In this article Dr Belson describes a technique for matching population samples. This depends on the combination of empirically developed predictors to give the best available predictive, or matching, composite. The underlying principle is quite distinct from that inherent in the multiple correlation method.

The "long" answer is that other, even earlier streams of thought seem relevant here. For instance, the simple age-gender cohort breakouts employed in actuarial tables of mortality offer a framework for thinking about decisions that dates back several centuries. It could also be argued that efforts dating back to the Babylonians employed quadratic equations, which were nonlinear in the variables (not in the parameters, http://www-history.mcs.st-and.ac.uk/HistTopics/Quadratic_etc_equations.html) have relevance, at least insofar as they presage parametric models of logistic growth (I recognize that this is a stretch comment, please read on for a fuller motivation of it). In addition, philosophers have long recognized and theorized about the existence of hierarchically arranged, qualitative information, e.g., Aristotle's book on Categories. The concept and assumption of a hierarchy is key here. Other relevant, much later discoveries were in pushing beyond the boundaries of 3-D Euclidean space in David Hilbert's development of infinite, Hilbert space, combinatorics, discoveries in physics related to 4-D Minkowski space, distance and time, the statistical mechanics behind Einstein's theory of special relativity as well as innovations in the theory of probability relating to models of markov chains, transitions and processes. The point here is that there can be a significant lag between any theory and its application -- in this case, the lag between theories about qualitative information and developments related to their empirical assessment, prediction, classification and modeling.

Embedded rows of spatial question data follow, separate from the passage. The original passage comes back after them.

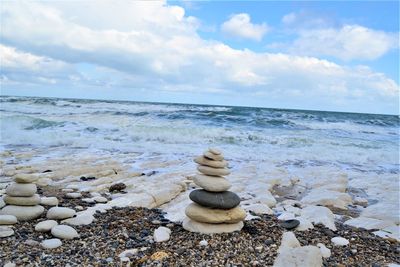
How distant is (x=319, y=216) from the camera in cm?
581

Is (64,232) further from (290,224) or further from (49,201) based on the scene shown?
(290,224)

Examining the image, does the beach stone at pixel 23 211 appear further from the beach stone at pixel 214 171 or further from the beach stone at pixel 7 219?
the beach stone at pixel 214 171

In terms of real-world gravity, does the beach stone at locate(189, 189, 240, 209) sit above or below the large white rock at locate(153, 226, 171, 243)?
above

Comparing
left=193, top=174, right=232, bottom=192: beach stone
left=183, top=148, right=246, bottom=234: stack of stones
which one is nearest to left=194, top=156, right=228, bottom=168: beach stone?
left=183, top=148, right=246, bottom=234: stack of stones

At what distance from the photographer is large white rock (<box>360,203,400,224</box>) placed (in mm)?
6344

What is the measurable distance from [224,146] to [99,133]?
583 centimetres

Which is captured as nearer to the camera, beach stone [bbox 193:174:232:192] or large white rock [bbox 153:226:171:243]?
large white rock [bbox 153:226:171:243]

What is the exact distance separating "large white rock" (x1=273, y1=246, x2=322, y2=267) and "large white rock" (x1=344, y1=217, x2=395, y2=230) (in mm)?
2105

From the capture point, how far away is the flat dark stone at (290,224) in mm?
5086

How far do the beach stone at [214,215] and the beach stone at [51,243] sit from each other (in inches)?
61.6

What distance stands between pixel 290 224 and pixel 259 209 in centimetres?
91

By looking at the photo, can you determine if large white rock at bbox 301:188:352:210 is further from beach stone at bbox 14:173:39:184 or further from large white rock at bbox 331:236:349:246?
beach stone at bbox 14:173:39:184

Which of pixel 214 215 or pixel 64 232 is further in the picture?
pixel 214 215

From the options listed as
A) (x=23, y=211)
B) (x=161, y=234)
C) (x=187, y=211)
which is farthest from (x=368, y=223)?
(x=23, y=211)
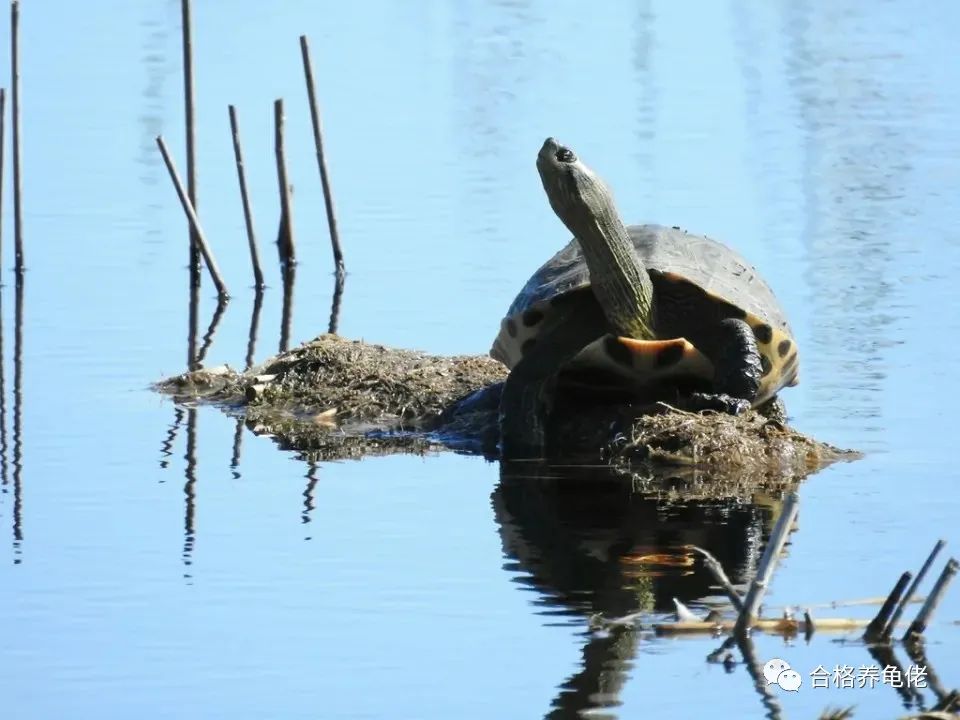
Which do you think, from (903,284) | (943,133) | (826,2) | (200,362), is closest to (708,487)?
(200,362)

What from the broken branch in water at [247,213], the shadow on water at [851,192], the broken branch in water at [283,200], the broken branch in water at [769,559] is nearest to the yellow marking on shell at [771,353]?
the shadow on water at [851,192]

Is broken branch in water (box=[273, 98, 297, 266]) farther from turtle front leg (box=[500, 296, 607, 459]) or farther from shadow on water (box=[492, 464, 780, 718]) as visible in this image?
shadow on water (box=[492, 464, 780, 718])

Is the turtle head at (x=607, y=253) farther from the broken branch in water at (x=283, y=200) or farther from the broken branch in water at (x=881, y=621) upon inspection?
the broken branch in water at (x=283, y=200)

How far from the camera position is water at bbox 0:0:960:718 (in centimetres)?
679

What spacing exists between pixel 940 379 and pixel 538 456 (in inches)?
120

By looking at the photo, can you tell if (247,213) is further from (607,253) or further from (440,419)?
(607,253)

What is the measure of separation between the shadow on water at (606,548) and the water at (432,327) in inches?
0.9

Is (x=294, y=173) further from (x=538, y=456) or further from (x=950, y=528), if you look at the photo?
(x=950, y=528)

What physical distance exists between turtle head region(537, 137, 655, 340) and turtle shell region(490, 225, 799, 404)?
15 centimetres

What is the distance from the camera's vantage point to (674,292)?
1039cm

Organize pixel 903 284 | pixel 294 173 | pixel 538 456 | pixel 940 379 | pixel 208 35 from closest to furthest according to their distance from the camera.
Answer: pixel 538 456, pixel 940 379, pixel 903 284, pixel 294 173, pixel 208 35

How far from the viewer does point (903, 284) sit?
50.2 feet

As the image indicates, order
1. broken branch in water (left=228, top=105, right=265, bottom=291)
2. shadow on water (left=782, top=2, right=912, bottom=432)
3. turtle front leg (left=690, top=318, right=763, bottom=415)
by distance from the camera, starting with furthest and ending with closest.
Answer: broken branch in water (left=228, top=105, right=265, bottom=291) → shadow on water (left=782, top=2, right=912, bottom=432) → turtle front leg (left=690, top=318, right=763, bottom=415)

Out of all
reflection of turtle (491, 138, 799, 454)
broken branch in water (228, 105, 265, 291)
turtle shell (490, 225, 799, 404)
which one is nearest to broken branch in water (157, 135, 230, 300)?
broken branch in water (228, 105, 265, 291)
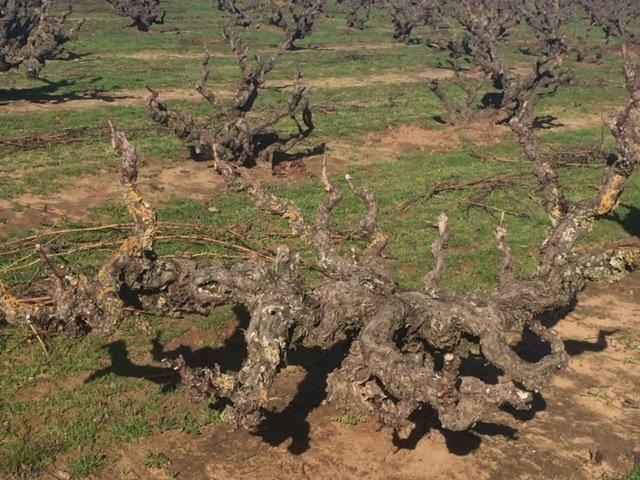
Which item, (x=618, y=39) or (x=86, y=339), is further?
(x=618, y=39)

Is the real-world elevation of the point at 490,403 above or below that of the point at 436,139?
above

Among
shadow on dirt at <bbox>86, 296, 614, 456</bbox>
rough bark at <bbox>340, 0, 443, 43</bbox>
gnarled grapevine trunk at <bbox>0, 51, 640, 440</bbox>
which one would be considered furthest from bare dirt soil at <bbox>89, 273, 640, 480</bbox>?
rough bark at <bbox>340, 0, 443, 43</bbox>

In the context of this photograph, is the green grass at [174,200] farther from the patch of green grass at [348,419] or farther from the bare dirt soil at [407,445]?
the bare dirt soil at [407,445]

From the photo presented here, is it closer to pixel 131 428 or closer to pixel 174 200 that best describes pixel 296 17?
pixel 174 200

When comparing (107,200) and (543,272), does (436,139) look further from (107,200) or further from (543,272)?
(543,272)

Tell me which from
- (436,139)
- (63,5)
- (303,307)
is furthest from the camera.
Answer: (63,5)

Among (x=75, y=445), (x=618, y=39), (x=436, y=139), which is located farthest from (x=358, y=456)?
(x=618, y=39)

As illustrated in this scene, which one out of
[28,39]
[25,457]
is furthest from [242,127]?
[25,457]
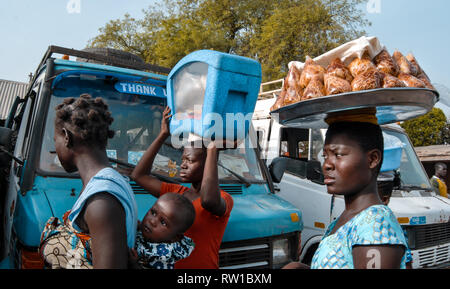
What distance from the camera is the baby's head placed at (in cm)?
183

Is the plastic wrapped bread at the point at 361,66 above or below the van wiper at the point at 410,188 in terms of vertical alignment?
above

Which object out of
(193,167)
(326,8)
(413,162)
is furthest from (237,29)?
(193,167)

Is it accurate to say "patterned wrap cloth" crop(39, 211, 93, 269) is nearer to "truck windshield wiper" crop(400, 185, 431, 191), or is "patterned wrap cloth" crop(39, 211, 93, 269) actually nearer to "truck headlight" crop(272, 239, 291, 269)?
"truck headlight" crop(272, 239, 291, 269)

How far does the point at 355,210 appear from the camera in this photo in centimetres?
154

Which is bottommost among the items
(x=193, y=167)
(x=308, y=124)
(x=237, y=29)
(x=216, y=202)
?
(x=216, y=202)

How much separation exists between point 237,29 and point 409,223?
17.8 m

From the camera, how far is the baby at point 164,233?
178cm

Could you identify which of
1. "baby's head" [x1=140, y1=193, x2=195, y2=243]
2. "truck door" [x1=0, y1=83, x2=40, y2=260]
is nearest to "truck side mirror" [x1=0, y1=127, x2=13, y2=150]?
"truck door" [x1=0, y1=83, x2=40, y2=260]

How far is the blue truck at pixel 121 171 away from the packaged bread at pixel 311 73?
1.29m

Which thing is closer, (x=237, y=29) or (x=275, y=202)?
(x=275, y=202)

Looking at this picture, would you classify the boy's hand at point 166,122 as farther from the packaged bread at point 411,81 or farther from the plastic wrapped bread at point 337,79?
the packaged bread at point 411,81

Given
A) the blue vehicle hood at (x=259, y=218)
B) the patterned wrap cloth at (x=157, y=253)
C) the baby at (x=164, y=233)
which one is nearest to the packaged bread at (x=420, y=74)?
the baby at (x=164, y=233)

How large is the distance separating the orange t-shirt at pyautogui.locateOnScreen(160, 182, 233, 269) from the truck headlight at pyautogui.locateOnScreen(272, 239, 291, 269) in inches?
31.4
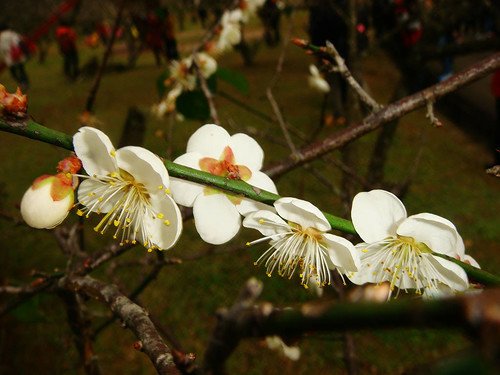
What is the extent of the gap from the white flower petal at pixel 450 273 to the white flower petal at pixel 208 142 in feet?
0.94

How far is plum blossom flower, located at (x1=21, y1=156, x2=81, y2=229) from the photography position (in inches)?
17.0

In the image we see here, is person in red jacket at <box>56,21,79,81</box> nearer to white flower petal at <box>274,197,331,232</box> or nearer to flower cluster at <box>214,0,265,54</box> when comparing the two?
flower cluster at <box>214,0,265,54</box>

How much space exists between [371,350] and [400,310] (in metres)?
1.65

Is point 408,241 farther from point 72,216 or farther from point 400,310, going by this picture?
point 72,216

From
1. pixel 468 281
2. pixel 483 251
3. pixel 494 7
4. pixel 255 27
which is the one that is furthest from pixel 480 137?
pixel 255 27

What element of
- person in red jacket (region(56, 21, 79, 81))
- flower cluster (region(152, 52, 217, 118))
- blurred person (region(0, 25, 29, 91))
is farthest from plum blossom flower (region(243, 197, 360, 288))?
person in red jacket (region(56, 21, 79, 81))

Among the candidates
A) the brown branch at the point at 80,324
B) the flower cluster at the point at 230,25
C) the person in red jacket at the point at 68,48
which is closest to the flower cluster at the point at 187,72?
the flower cluster at the point at 230,25

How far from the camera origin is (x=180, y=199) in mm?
480

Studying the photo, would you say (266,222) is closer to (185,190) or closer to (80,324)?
(185,190)

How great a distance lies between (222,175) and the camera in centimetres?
51

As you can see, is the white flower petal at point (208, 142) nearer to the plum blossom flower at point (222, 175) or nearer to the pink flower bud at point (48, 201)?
the plum blossom flower at point (222, 175)

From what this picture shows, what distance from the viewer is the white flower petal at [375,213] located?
17.8 inches

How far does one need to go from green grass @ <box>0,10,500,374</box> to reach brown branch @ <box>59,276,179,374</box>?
2.7 inches

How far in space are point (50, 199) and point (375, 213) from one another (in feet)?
1.17
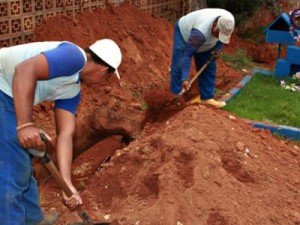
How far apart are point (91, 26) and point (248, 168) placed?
391 cm

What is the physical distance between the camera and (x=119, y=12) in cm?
856

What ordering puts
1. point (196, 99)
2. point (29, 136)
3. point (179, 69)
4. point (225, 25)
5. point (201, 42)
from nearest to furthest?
point (29, 136) → point (225, 25) → point (201, 42) → point (179, 69) → point (196, 99)

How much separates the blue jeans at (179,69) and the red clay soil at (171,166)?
0.36 metres

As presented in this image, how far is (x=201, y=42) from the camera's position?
6039mm

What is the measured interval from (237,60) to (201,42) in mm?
3897

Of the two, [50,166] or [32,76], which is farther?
[50,166]

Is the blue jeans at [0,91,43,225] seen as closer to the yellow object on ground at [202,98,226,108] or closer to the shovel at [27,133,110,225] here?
the shovel at [27,133,110,225]

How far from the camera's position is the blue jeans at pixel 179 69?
664 cm

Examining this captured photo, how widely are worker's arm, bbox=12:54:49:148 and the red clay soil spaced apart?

A best guess is that these developments can be associated with the history of increasing sophistication of statisticians, mostly in the 20th c, in developing models leveraging scale types other than continuous (e.g., nominal or, more simply, categorical information), count data models (poisson), cross-classified contingency tables, distribution-free nonparametric statistics, multidimensional scaling (e.g., J.G. Carroll, among others), models with qualitative dependent variables such as two group logistic regression as well as correspondence analysis (mostly in Holland and France in the 70s and 80s).

There is a wide literature that discusses and compares two group logistic regression with two group discriminant analysis and, for fully nominal features, finds them providing equivalent solutions (e.g., Dillon and Goldstein's Multivariate Analysis, 1984).

J.S. Cramer's article on the history of logistic regression (The History of Logistic Regression, http://papers.tinbergen.nl/02119.pdf) describes it as originating with the development of the univariate, logistic function or the classic S-shaped curve:

The survival of the term logistic and the wide application of the device have been determined decisively by the personal histories and individual actions of a few scholars...

Deterministic models of the logistic curve originated in 1825, when Benjamin Gompertz (https://en.wikipedia.org/wiki/Benjamin_Gompertz) published a paper developing the first truly nonlinear logistic model (nonlinear in the parameters and not just the variables as with the Babylonians) -- the Gompertz model and curve.

I would suggest that another important link in this chain leading to the invention of decision trees was the Columbia sociologist Paul Lazarsfeld's work on latent structure models. His work began in the 30s, continued during WWII with his content analysis of German newspapers for the nascent OSS (later the CIA, as discussed in John Naisbett's book Megatrends) and finally published in 1950. Andersen describes it this way (Latent Structure Analysis: A Survey, Erling B. Andersen, Scandinavian Journal of Statistics, Vol. 9, No. 1, 1982, pp. 1-12):

The foundation for the classical theory of latent structure analysis was developed by Paul Lazarsfeld in 1950 in a study of ethnocentrism of American soldiers during WWII. Lazarsfeld was primarily interested in developing the conceptual foundation of latent structure models...The statistical methods developed by Lazarsfeld were, however, rather primitive...An early attempt to derive efficient estimation methods and test procedures was made by Lazarsfeld's colleague at Columbia University, T.W. Anderson, who in a paper (Psychometrika, March 1954, Volume 19, Issue 1, pp 1–10, On estimation of parameters in latent structure analysis), developed an efficient estimation method for the parameters of the latent class model...In order to introduce the framework (of latent class models) we shall briefly outline the basic concepts...and use a notational system developed much later by Goodman (1974a)...The data are given in the form of a multiple contingency table...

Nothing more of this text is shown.